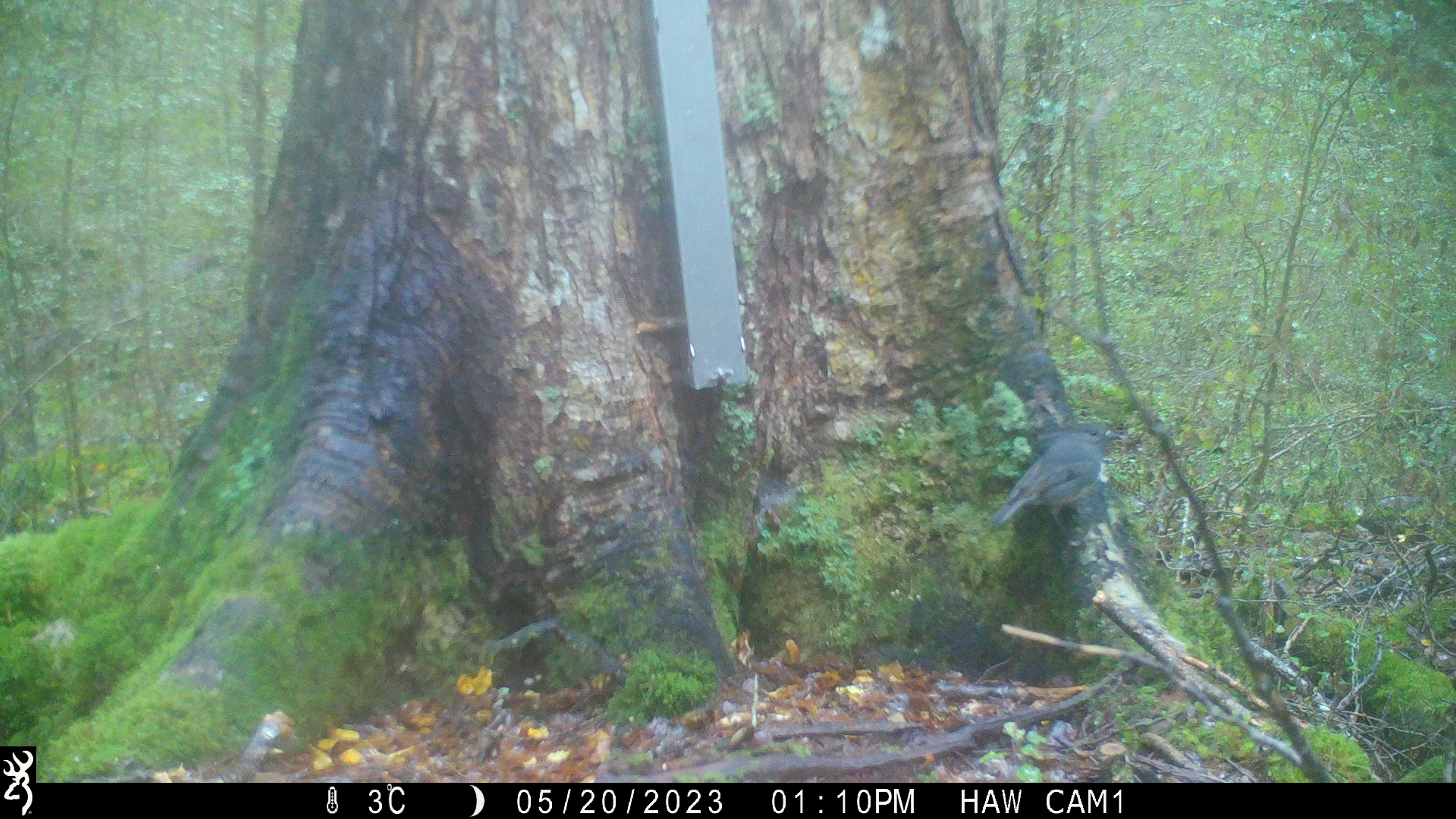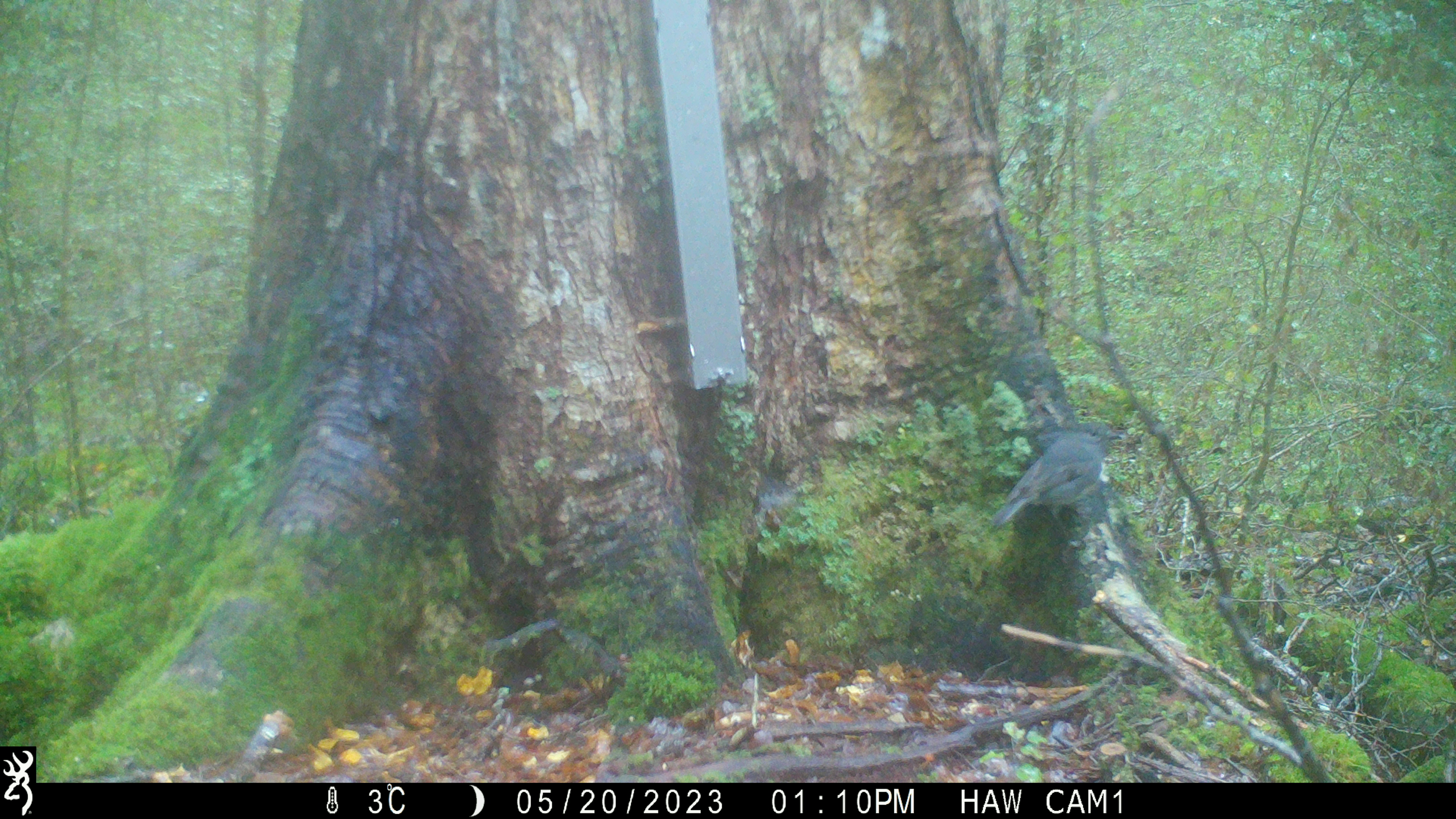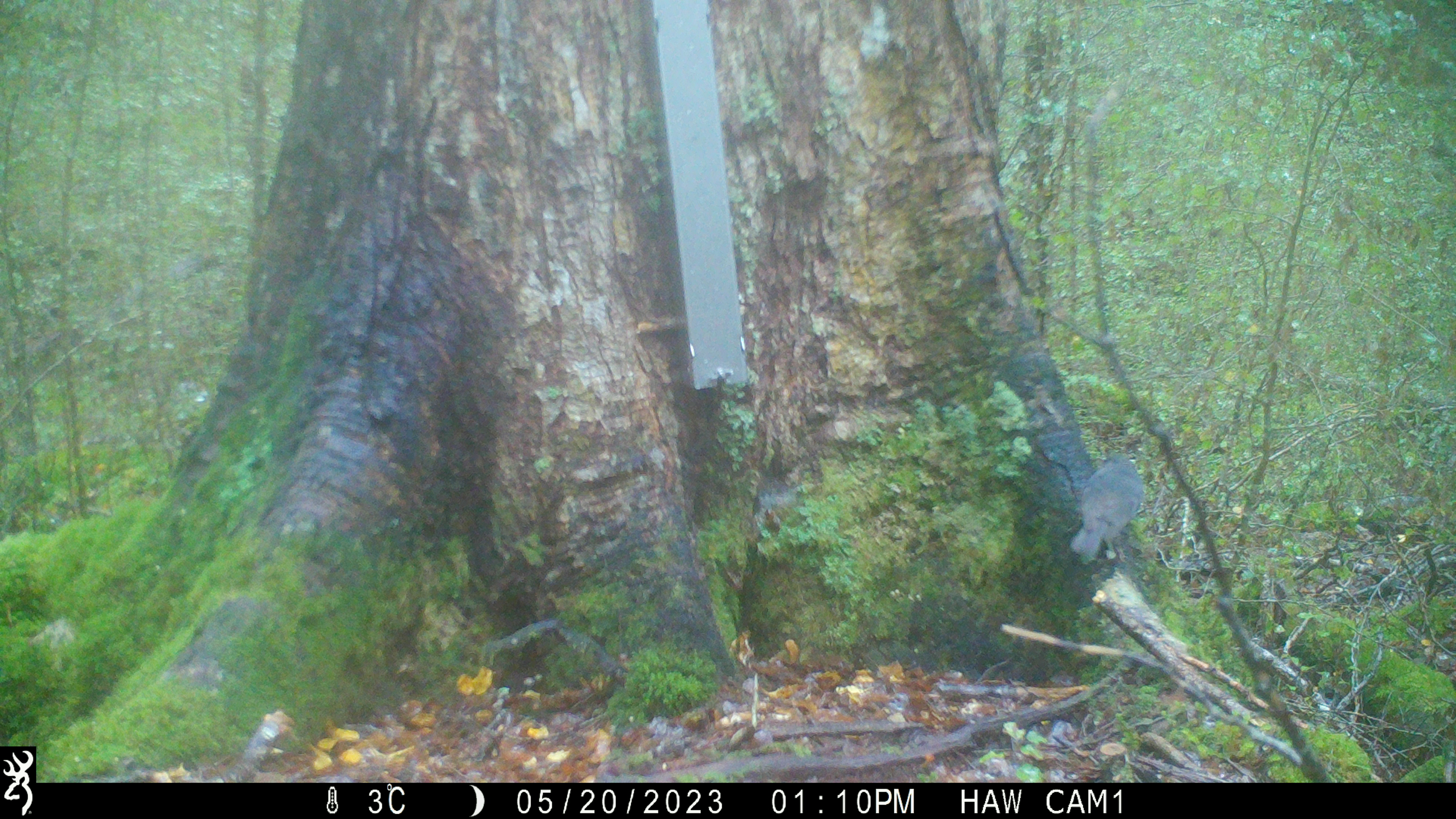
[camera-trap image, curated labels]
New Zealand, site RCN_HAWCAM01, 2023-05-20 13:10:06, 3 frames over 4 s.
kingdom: Animalia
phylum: Chordata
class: Aves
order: Passeriformes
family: Petroicidae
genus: Petroica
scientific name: Petroica australis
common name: new zealand robin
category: robin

## WHAT YOU NEED TO DO
All that should be returned is the run of lines from the one with "family: Petroicidae" to the last line of the material above, copied exactly.

## TASK RESPONSE
family: Petroicidae
genus: Petroica
scientific name: Petroica australis
common name: new zealand robin
category: robin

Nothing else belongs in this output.